Donnie’s brows furrowed as he calculated the logistics and risks. ‘Leave it with me and I’ll see what I can arrange,’ he said. ‘I guess it’s about time we had a look in there ourselves.’
Chapter 14
Stella McGear’s mention of his laptop drops a dread bomb into Xander’s gut. Stella is a good friend but a straight-to-business kind of boss, so this would not be idle chit-chat.
‘Funny you should mention it,’ he says in a tone devoid of amusement, ‘but my laptop is toast and I’ve lost a lot of my files. Why do you ask?’
‘It seems someone has sent your friend Mr Vella notes on a story you were working on. A very damaging story.’
‘Oh.’
‘Yes, “oh”. And he’s also been sent copies of emails you sent to some of your contacts that were very uncomplimentary about him and suggest you were out to get him.’
‘Okay, I suppose I was,’ he says. ‘He is an evil piece of shit.’
‘Yes, but, sweetie, that’s an indication of intention to damage his reputation,’ McGear says. ‘If he sues for defamation, any defence of absence of malice or fair comment goes out the window.’
‘Shit!’
‘Shit indeed,’ she says. ‘If he comes after us, it could cost the paper millions, if we had millions. In reality it could shut us down, especially in this climate.’
‘What do I need to do?’
‘Look, there’s no easy way of saying this, but there was some pretty colourful language on your emails.’
‘And?’
‘And we are overdue for another round of redundancies.’
‘Vella wants me sacked?’ Xander says, thinking none of the highly abusive terms he’d used to describe the former criminal had not been said to his face.
‘Not Vella. Our lawyers. They say we need to get in front of this before he issues any threats. Put some distance between us.’
‘And me?’
‘All your holiday pay, a decent redundancy package and no restrictions on you working elsewhere.’
‘Oh. Shit. Right. That’s way past “Can I freelance?”,’ he says. ‘I suppose I don’t have any choice.’
‘None of us do, sweetie,’ she says.
‘Okay, let me think about this,’ he says.
‘Nothing to think about, sweetie,’ she replies. ‘You can go with our blessing and pockets of dosh, or you can just go. The lawyers say it’s a sackable offence.’
Xander falls silent. With no Plan B, no bargaining chips, he has nothing to say.

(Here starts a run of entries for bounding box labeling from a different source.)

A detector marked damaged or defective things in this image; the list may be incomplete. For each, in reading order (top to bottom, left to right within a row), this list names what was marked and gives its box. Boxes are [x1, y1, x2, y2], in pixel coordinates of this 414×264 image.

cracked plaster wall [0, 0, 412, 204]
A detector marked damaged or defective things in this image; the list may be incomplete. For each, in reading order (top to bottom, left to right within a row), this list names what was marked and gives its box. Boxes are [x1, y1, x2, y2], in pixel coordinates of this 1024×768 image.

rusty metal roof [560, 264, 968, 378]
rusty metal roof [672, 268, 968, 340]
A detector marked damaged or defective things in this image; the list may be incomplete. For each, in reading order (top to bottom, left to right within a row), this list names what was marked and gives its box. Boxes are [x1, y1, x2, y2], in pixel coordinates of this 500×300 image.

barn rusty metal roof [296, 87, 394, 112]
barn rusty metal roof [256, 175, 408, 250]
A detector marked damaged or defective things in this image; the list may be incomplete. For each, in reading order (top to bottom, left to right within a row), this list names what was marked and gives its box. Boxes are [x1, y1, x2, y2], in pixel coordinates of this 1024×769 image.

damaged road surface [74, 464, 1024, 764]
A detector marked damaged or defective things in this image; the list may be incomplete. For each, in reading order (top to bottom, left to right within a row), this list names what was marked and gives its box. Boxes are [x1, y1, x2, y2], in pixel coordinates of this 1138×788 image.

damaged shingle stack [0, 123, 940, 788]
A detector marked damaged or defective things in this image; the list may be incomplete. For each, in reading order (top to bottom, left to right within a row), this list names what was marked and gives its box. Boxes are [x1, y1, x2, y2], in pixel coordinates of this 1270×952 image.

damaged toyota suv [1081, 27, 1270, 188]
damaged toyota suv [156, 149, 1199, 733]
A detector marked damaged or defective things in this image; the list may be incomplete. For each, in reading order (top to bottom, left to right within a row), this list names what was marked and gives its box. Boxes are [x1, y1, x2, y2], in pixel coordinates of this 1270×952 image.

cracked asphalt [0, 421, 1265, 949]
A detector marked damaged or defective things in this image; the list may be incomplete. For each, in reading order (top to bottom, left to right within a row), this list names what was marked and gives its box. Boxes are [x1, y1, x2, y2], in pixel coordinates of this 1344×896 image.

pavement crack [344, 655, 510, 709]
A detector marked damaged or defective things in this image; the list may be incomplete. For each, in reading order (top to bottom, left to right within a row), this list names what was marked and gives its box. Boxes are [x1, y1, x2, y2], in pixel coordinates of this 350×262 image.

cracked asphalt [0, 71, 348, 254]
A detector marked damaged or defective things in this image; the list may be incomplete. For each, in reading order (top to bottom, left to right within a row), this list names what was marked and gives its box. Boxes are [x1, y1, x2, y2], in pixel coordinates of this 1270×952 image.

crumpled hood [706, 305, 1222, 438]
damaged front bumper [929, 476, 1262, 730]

He knows Stella well enough to guess that she has already considered and rejected any arguments he might have had.
‘Do you have any idea who would want to do this?’ she says, the aching silence proving too burdensome. ‘And how they got a hold of your files?’
‘Someone broke into my flat the night before Pete died, remember?’ Xander says, deciding not to tell her about his more recent encounter with the Russian.
‘One of Vella’s crew, do you think?’
‘Maybe. Probably not. Who knows?’ He knows exactly who did this even though he’s not sure why.
‘And are you okay? Are you safe?’ she says, concern colouring her voice.
‘Yeah, all good, Stella,’ he says. ‘Just working out what to do about Pete’s funeral.’
‘Well, be sure to give us plenty of notice. Everybody will want to be there for it.’
‘Could be tricky,’ Xander says. The thought of endless consolations and rose-tinted recollections sinks to the pit of his stomach and instantly firms up his plan. ‘I’m thinking of here, in Tassie.’
‘Okay,’ she says, disappointed. ‘You could always arrange a memorial service here.’
‘Yeah, or just a wake, maybe. That’s more Pete’s style,’ Xander says. ‘Anyway, I guess you don’t need me back there any time soon.’
‘We’ll look after you, Xander. Anything you need,’ she says.